▶ **WORK INSTRUCTIONS**: Provide again, from the entries below, every line from the one containing "INFORMATION RELATING TO" through the one containing "1. Describe the", exactly as written, and no other line.

▶ **DATA RECORDS**:
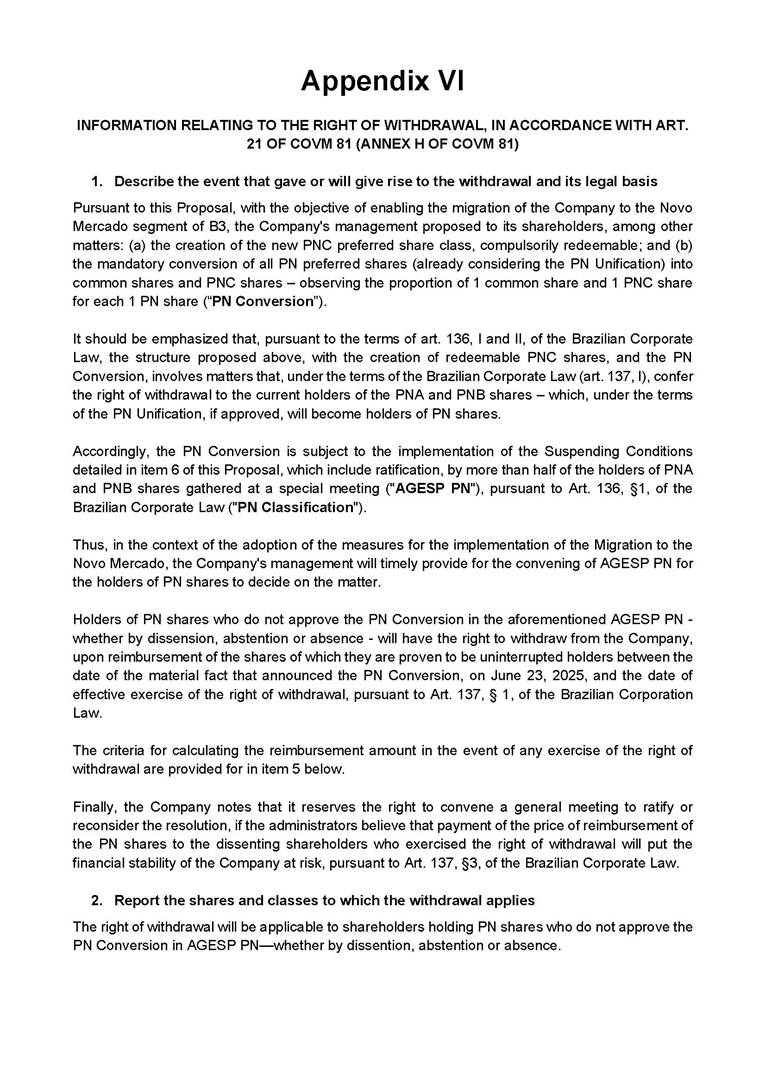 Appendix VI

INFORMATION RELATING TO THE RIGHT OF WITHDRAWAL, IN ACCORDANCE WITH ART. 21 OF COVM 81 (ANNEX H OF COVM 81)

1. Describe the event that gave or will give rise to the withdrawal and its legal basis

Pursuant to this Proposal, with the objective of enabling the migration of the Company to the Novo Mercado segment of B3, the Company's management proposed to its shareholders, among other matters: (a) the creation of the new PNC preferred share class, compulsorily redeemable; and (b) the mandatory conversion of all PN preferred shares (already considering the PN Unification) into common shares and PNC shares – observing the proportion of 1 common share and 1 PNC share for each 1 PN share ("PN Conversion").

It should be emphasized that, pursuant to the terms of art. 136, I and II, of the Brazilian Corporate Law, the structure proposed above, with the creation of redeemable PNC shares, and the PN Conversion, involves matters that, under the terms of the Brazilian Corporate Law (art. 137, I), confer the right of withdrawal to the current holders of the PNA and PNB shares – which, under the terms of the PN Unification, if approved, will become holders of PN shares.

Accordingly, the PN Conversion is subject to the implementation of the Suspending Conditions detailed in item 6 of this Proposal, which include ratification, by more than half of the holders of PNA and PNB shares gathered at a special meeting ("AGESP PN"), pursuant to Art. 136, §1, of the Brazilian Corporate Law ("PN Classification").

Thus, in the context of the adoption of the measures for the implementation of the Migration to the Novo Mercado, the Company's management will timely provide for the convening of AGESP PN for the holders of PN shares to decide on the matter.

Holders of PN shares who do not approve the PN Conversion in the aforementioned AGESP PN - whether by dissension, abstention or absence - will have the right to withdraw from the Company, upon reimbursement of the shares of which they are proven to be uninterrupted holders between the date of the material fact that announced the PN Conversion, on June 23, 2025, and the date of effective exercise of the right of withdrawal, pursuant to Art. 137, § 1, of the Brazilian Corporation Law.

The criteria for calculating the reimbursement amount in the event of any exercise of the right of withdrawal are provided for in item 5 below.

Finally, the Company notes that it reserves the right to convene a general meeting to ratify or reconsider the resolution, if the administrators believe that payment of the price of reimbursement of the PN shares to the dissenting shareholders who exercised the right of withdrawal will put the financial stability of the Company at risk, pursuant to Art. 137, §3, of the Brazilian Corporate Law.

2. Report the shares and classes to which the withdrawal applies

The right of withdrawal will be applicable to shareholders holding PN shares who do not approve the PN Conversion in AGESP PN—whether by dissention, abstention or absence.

▶ **SOLVED PROBLEM**:
INFORMATION RELATING TO THE RIGHT OF WITHDRAWAL, IN ACCORDANCE WITH ART. 21 OF COVM 81 (ANNEX H OF COVM 81)

1. Describe the event that gave or will give rise to the withdrawal and its legal basis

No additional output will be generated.